Task description: The entries below are to be duplicated exactly, with nothing left out.

------------------------------------------------------------------------

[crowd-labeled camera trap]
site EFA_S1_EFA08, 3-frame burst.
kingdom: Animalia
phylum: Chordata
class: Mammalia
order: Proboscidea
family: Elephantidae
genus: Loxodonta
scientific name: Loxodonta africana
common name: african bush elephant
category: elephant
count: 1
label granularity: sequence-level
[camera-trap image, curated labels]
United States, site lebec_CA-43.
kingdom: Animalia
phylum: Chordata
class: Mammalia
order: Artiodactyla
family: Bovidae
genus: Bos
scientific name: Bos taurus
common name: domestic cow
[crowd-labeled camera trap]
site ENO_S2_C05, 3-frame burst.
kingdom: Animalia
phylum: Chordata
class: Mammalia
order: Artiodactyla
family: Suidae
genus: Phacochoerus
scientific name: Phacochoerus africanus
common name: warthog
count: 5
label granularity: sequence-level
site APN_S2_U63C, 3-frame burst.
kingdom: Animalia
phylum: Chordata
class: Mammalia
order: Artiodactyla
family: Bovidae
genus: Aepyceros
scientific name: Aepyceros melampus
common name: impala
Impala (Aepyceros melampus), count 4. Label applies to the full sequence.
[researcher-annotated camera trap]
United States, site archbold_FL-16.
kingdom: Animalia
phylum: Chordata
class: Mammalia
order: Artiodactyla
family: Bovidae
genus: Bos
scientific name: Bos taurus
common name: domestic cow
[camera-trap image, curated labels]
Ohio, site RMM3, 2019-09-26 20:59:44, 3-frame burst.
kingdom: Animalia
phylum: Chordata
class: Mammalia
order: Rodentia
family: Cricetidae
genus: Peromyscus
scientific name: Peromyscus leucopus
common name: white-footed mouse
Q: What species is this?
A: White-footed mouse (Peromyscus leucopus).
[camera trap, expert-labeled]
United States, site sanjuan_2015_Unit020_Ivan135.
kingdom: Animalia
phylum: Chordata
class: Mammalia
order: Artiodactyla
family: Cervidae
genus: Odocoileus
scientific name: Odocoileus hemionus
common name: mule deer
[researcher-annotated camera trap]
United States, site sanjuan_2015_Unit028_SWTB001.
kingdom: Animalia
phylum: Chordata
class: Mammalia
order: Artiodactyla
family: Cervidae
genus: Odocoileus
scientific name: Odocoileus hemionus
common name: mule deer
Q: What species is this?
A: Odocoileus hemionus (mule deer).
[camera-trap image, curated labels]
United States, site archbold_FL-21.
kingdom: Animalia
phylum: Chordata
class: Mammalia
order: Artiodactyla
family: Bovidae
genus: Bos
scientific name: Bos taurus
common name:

------------------------------------------------------------------------

Answer section:
[crowd-labeled camera trap]
site EFA_S1_EFA08, 3-frame burst.
kingdom: Animalia
phylum: Chordata
class: Mammalia
order: Proboscidea
family: Elephantidae
genus: Loxodonta
scientific name: Loxodonta africana
common name: african bush elephant
category: elephant
count: 1
label granularity: sequence-level
[camera-trap image, curated labels]
United States, site lebec_CA-43.
kingdom: Animalia
phylum: Chordata
class: Mammalia
order: Artiodactyla
family: Bovidae
genus: Bos
scientific name: Bos taurus
common name: domestic cow
[crowd-labeled camera trap]
site ENO_S2_C05, 3-frame burst.
kingdom: Animalia
phylum: Chordata
class: Mammalia
order: Artiodactyla
family: Suidae
genus: Phacochoerus
scientific name: Phacochoerus africanus
common name: warthog
count: 5
label granularity: sequence-level
site APN_S2_U63C, 3-frame burst.
kingdom: Animalia
phylum: Chordata
class: Mammalia
order: Artiodactyla
family: Bovidae
genus: Aepyceros
scientific name: Aepyceros melampus
common name: impala
Impala (Aepyceros melampus), count 4. Label applies to the full sequence.
[researcher-annotated camera trap]
United States, site archbold_FL-16.
kingdom: Animalia
phylum: Chordata
class: Mammalia
order: Artiodactyla
family: Bovidae
genus: Bos
scientific name: Bos taurus
common name: domestic cow
[camera-trap image, curated labels]
Ohio, site RMM3, 2019-09-26 20:59:44, 3-frame burst.
kingdom: Animalia
phylum: Chordata
class: Mammalia
order: Rodentia
family: Cricetidae
genus: Peromyscus
scientific name: Peromyscus leucopus
common name: white-footed mouse
Q: What species is this?
A: White-footed mouse (Peromyscus leucopus).
[camera trap, expert-labeled]
United States, site sanjuan_2015_Unit020_Ivan135.
kingdom: Animalia
phylum: Chordata
class: Mammalia
order: Artiodactyla
family: Cervidae
genus: Odocoileus
scientific name: Odocoileus hemionus
common name: mule deer
[researcher-annotated camera trap]
United States, site sanjuan_2015_Unit028_SWTB001.
kingdom: Animalia
phylum: Chordata
class: Mammalia
order: Artiodactyla
family: Cervidae
genus: Odocoileus
scientific name: Odocoileus hemionus
common name: mule deer
Q: What species is this?
A: Odocoileus hemionus (mule deer).
[camera-trap image, curated labels]
United States, site archbold_FL-21.
kingdom: Animalia
phylum: Chordata
class: Mammalia
order: Artiodactyla
family: Bovidae
genus: Bos
scientific name: Bos taurus
common name:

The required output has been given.